Un’altra buona notizia è la diminuzione della violenza settaria, dovuta in parte al successo della sanguinosa pulizia etnica che, secondo gli iracheni, è stata provocata dall’invasione: indubbiamente adesso ci sono meno obiettivi per la violenza settaria.

Ma il fatto che sia diminuita dipende anche dal sostegno dato da Washington ai gruppi tribali impegnati a stanare i membri di Al Qaeda in Iraq, e dall’aumento delle truppe statunitensi nel paese. È possibile che la strategia di Petraeus funzioni come quella dei russi in Cecenia, dove oggi, secondo il New York Times, gli scontri sono “limitati e sporadici e Grozny è in piena ricostruzione” dopo essere stata ridotta in macerie dai russi.

È possibile, ma non molto probabile, perché la nascita di tanti eserciti dei signori della guerra potrebbe portare a una violenza settaria ancora maggiore, che si aggiungerà al crimine supremo dell’aggressione.

Gli iracheni non sono i soli a credere alla riconciliazione nazionale. Una società di sondaggi canadese ha scoperto che gli afgani hanno fiducia nel futuro e sono favorevoli alla presenza dei soldati stranieri nel loro paese. Naturalmente la buona notizia è finita subito su tutti i giornali.

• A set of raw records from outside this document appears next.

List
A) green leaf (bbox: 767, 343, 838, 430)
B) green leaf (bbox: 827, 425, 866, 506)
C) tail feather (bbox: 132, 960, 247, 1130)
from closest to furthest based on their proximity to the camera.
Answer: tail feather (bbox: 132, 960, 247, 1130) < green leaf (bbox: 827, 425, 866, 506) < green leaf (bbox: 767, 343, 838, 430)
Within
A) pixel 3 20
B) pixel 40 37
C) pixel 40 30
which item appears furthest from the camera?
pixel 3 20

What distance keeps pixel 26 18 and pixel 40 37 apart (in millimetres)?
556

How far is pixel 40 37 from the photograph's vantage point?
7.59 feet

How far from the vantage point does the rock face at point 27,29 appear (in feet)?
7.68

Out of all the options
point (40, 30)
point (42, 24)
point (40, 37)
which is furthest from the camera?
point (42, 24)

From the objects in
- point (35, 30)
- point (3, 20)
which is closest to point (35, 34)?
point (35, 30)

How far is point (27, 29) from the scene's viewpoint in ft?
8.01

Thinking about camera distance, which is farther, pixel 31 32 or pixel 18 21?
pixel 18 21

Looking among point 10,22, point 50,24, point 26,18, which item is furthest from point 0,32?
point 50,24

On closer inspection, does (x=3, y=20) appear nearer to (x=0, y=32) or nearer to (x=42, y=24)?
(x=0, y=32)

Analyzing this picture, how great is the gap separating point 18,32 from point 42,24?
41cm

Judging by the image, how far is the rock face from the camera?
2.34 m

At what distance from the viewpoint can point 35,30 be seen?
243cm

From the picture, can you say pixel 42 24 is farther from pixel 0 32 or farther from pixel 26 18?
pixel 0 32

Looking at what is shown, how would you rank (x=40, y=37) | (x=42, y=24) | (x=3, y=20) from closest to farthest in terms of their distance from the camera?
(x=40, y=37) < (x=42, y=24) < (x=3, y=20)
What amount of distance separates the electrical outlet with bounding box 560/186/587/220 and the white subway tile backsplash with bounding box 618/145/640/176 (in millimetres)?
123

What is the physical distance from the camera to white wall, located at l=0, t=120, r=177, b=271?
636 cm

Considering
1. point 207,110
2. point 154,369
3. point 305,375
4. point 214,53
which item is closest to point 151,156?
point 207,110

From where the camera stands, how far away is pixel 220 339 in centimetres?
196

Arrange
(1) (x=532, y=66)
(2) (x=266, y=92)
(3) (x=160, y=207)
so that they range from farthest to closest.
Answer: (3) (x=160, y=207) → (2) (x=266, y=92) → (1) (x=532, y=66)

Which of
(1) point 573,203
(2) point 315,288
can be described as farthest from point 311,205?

Entrando nel dettaglio, si scopre però che solo il 20 per cento “pensa che appena le truppe straniere se ne andranno torneranno al potere i taliban”. Tre quarti sono favorevoli a un negoziato tra il governo filostatunitense di Karzai e i taliban, e più della metà è favorevole a un governo di coalizione.

Possiamo quindi ragionevolmente supporre che la popolazione sia favorevole alla presenza straniera per via degli aiuti umanitari e del sostegno alla ricostruzione.

Naturalmente, si potrebbero sollevare molti dubbi sulla validità dei sondaggi condotti in un paese sotto occupazione militare. Ma i risultati degli studi condotti in Iraq e in Afghanistan confermano quelli precedenti, e non dovrebbero essere ignorati.

Dopo questa valanga di buone notizie da tutta la regione, i candidati alla presidenza statunitense, i funzionari del governo e i commentatori stanno cominciando a discutere più seriamente sulle possibili scelte degli Stati Uniti in Iraq. Ma manca sempre una voce: quella degli iracheni. Le loro opinioni comuni sono note, come lo erano in passato.

A loro però non è permesso decidere quello che vogliono fare più di quanto non sia concesso a un bambino. Solo i conquistatori hanno questo diritto. Forse anche questo dovrebbe insegnarci qualcosa sullo scontro di civiltà.